The number of physical processors is incorrectly reported in Windows Server 2008 x86 when MCM based CPUs are used

Symptoms

Consider a system that has 4 CPU sockets. When all 4 sockets are populated, the number of Physical Processors (packages) is reported as 4. Now, remove 2 physical processors.
  • On Windows Server 2008 x86, the number of packages is reported as 2 for some CPU models, but 4 for other CPU models (MCM based CPUs).
  • On Windows Server 2008 x64, the number of packages is reported as 2 for all CPU models.
  • On Windows Server 2008 IA64, the number of packages is reported as 2 for all CPU models.

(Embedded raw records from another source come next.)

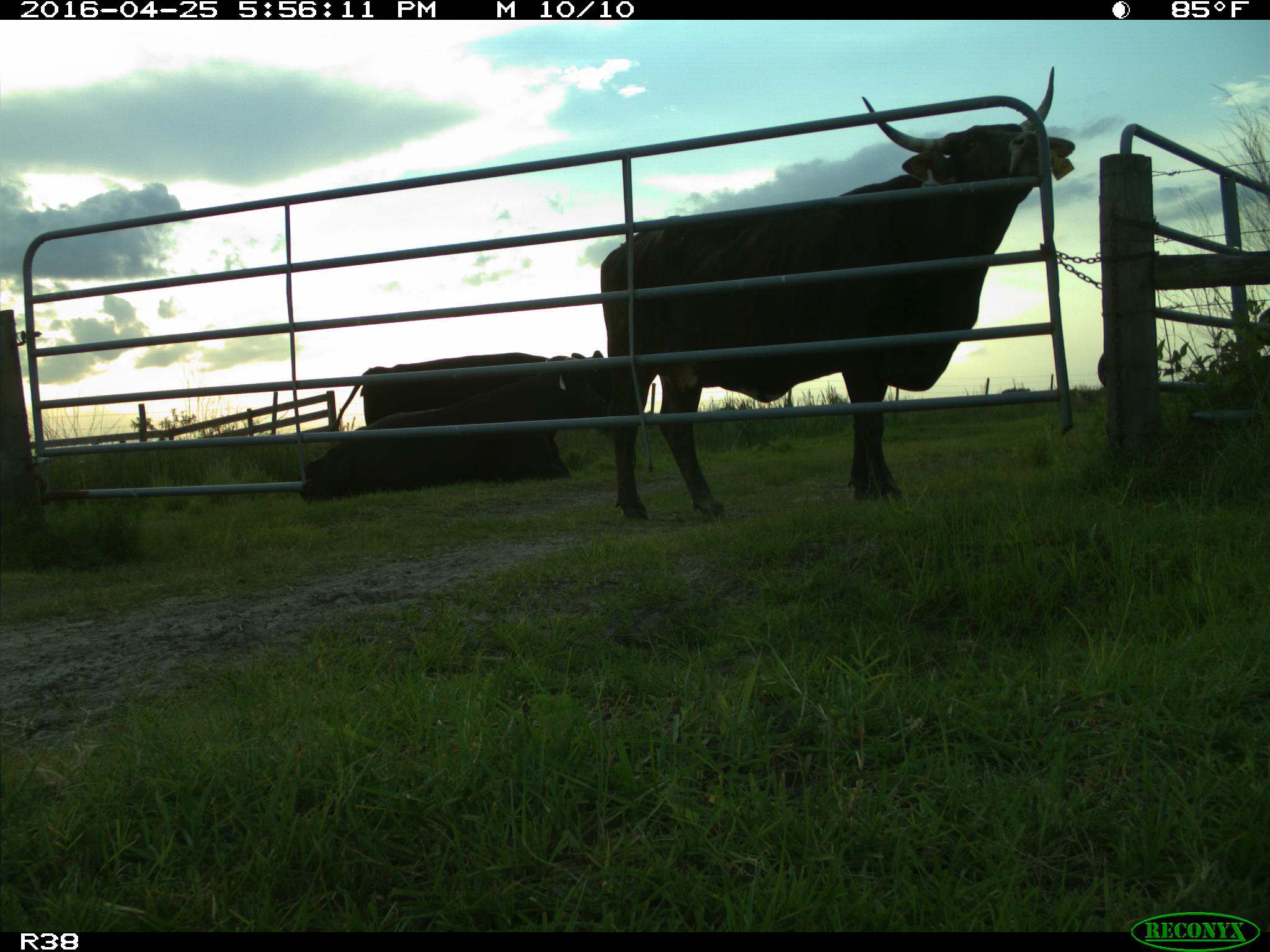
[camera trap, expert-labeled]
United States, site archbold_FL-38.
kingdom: Animalia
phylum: Chordata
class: Mammalia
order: Artiodactyla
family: Bovidae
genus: Bos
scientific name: Bos taurus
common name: domestic cow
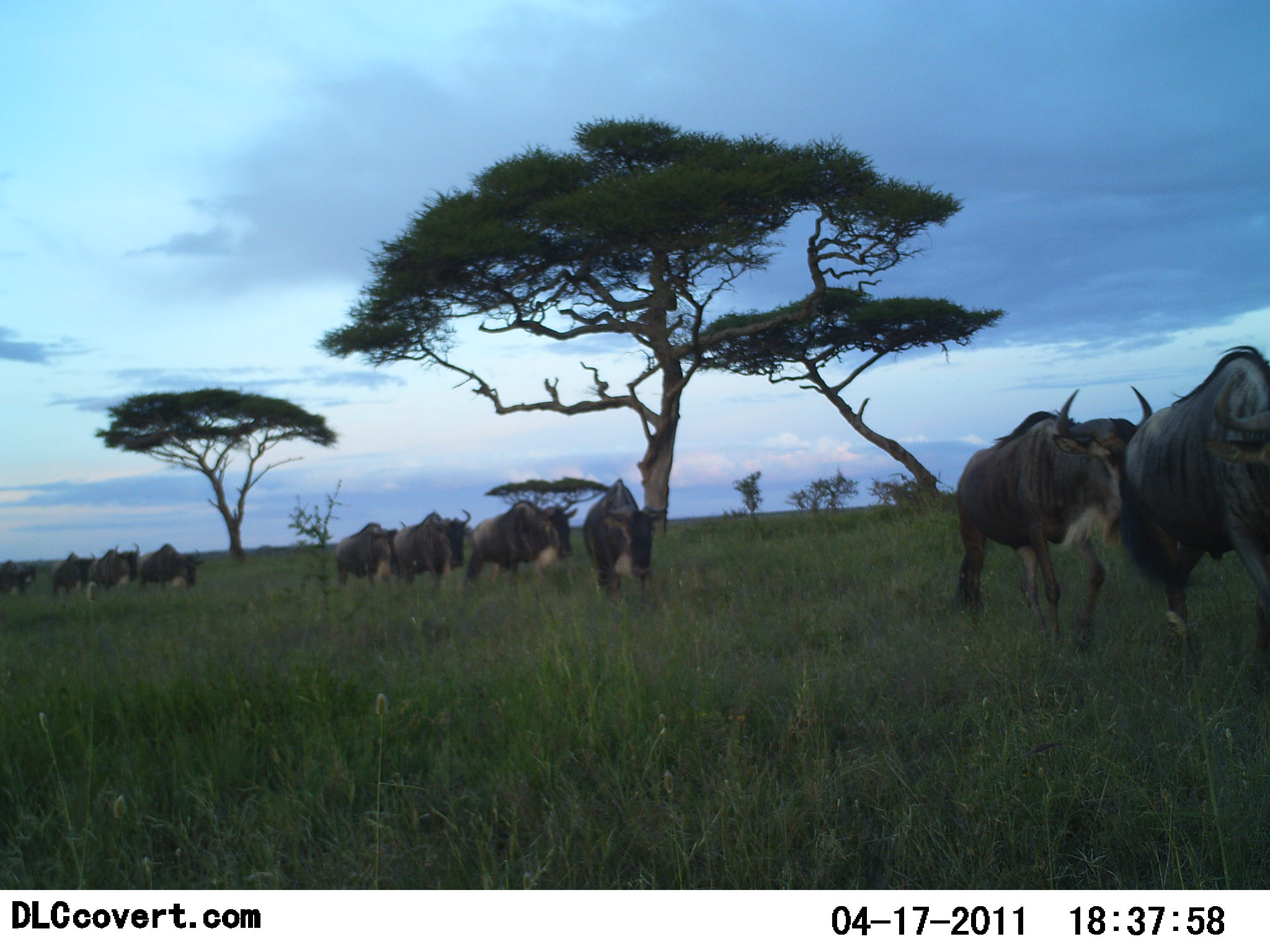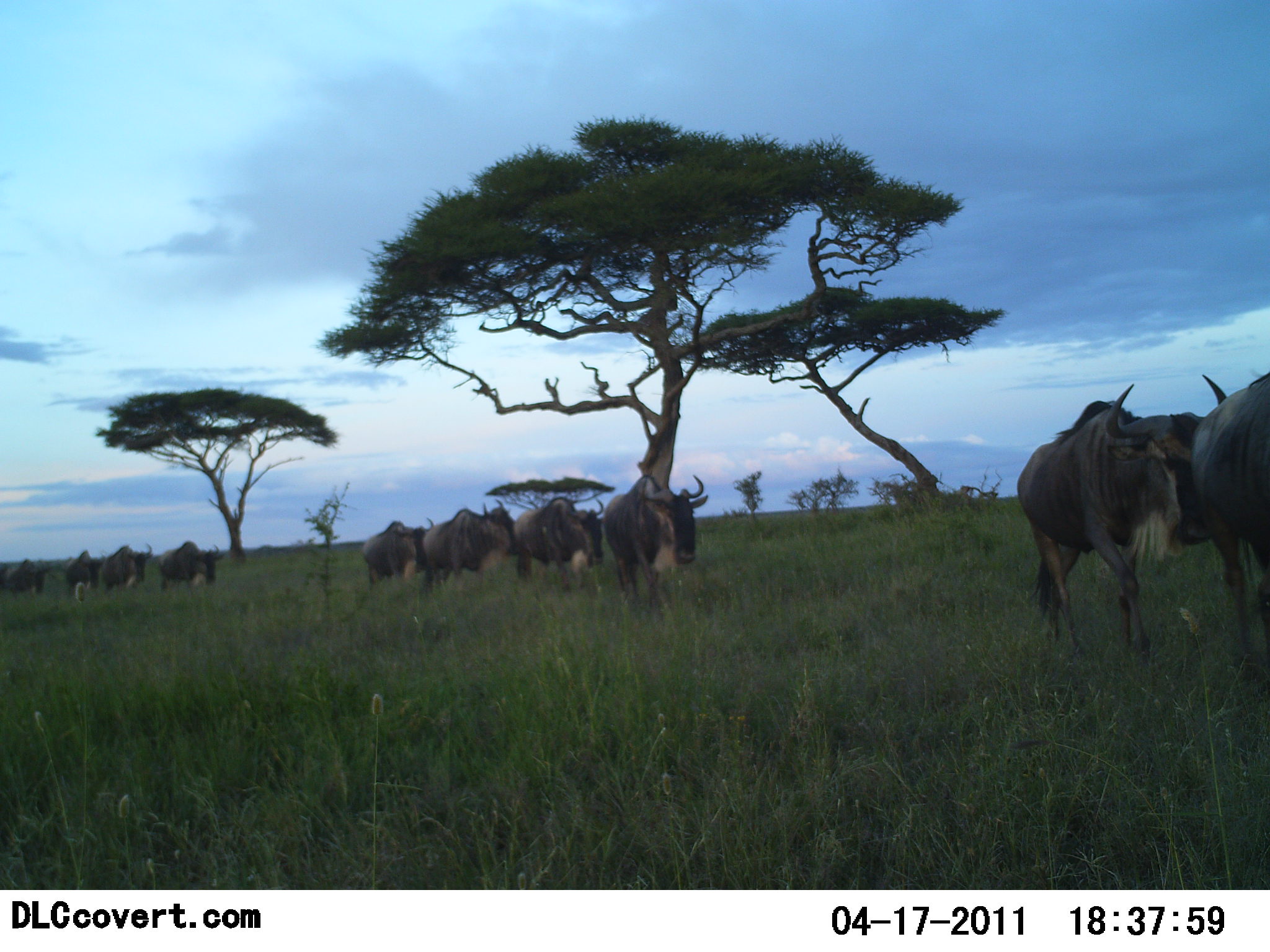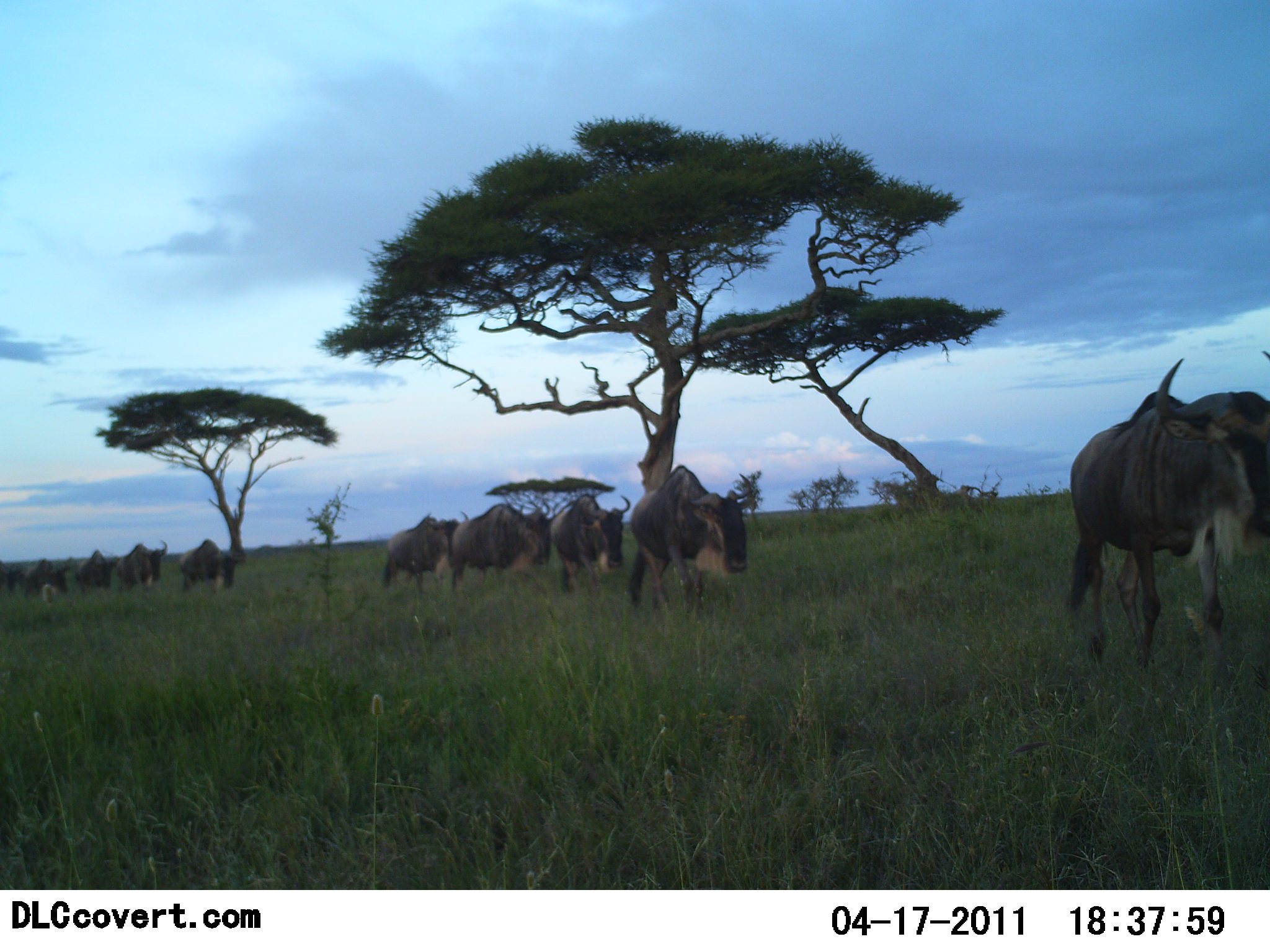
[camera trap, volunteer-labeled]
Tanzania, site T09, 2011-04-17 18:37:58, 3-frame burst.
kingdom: Animalia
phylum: Chordata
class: Mammalia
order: Artiodactyla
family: Bovidae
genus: Connochaetes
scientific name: Connochaetes taurinus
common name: blue wildebeest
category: wildebeest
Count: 11-50.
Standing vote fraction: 0%.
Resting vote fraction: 0%.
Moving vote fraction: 100%.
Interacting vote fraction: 0%.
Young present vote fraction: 0%.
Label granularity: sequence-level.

The number of packages can be viewed using a variety of tools. The GetLogicalProcessorInformation function can be used to retrieve this information programmatically.
  • MSInfo32 reports the Physical Packages as 'Processor' entries in the System Summary table.
  • Sysinternals CoreInfo (http://technet.microsoft.com/en-us/sysinternals/cc835722) reports the Physical Packages via the "Logical Processor to Socket Map" section:
    C:\Tools>Coreinfo.exe

    Coreinfo v3.05 - Dump information on system CPU and memory topology
    Copyright (C) 2008-2012 Mark Russinovich
    Sysinternals - www.sysinternals.com

    Logical to Physical Processor Map:
    *----------------------- Physical Processor 0
    -*---------------------- Physical Processor 1
    --*--------------------- Physical Processor 2
    ---*-------------------- Physical Processor 3
    ----*------------------- Physical Processor 4
    -----*------------------ Physical Processor 5
    ------*----------------- Physical Processor 6
    -------*---------------- Physical Processor 7
    --------*--------------- Physical Processor 8
    ---------*-------------- Physical Processor 9
    ----------*------------- Physical Processor 10
    -----------*------------ Physical Processor 11
    ------------*----------- Physical Processor 12
    -------------*---------- Physical Processor 13
    --------------*--------- Physical Processor 14
    ---------------*-------- Physical Processor 15
    ----------------*------- Physical Processor 16
    -----------------*------ Physical Processor 17
    ------------------*----- Physical Processor 18
    -------------------*---- Physical Processor 19
    --------------------*--- Physical Processor 20
    ---------------------*-- Physical Processor 21
    ----------------------*- Physical Processor 22
    -----------------------* Physical Processor 23

    Logical Processor to Socket Map:
    *-*-*-*-*-*------------- Socket 0
    -*-*-*-*-*-*------------ Socket 1
    ------------*-*-*-*-*-*- Socket 2
    -------------*-*-*-*-*-* Socket 3

    Logical Processor to NUMA Node Map:
    *-*-*-*-*-*------------- NUMA Node 0
    ------------*-*-*-*-*-*- NUMA Node 1
    -*-*-*-*-*-*------------ NUMA Node 2
    -------------*-*-*-*-*-* NUMA Node 3

    Cross NUMA Node Access Costs (relative to same node access):
    00 01 02 03
    00: 3.6 3.9 3.7 3.9
    01: 4.5 4.6 4.6 4.6
    02: 1.5 1.2 1.0 1.0
    03: 3.6 3.4 2.7 2.6

    ...
  • Using PowerShell and WMI, each instance of the Win32_Processor class is a Processor Package:
    PS C:\> Get-WmiObject -class Win32_Processor | ft Name,DeviceID,NumberOfCores,NumberOfLogicalProcessors
    Name DeviceID NumberOfCores NumberOfLogicalProcessors
    ---- -------- ------------- -------------------------
    AMD Opteron(tm) Processor ... CPU0 6 6
    AMD Opteron(tm) Processor ... CPU1 6 6
    AMD Opteron(tm) Processor ... CPU2 6 6
    AMD Opteron(tm) Processor ... CPU3 6 6

Cause

The kernel uses the System Resource Affinity Table (SRAT) to define the topology of the hardware. The SRAT defines the proximity of the logical cores to the NUMA nodes, and the proximity of RAM to the NUMA nodes. Each architecture of Windows Server 2008 has its own implementation of the SRAT interpretation. In the Windows Server 2008 x86 implementation, it is specified that a NUMA node has one or more physical packages in it. That is, a physical package cannot span multiple NUMA nodes. This design matched the hardware capabilities of Windows Server 2008 x86 at launch.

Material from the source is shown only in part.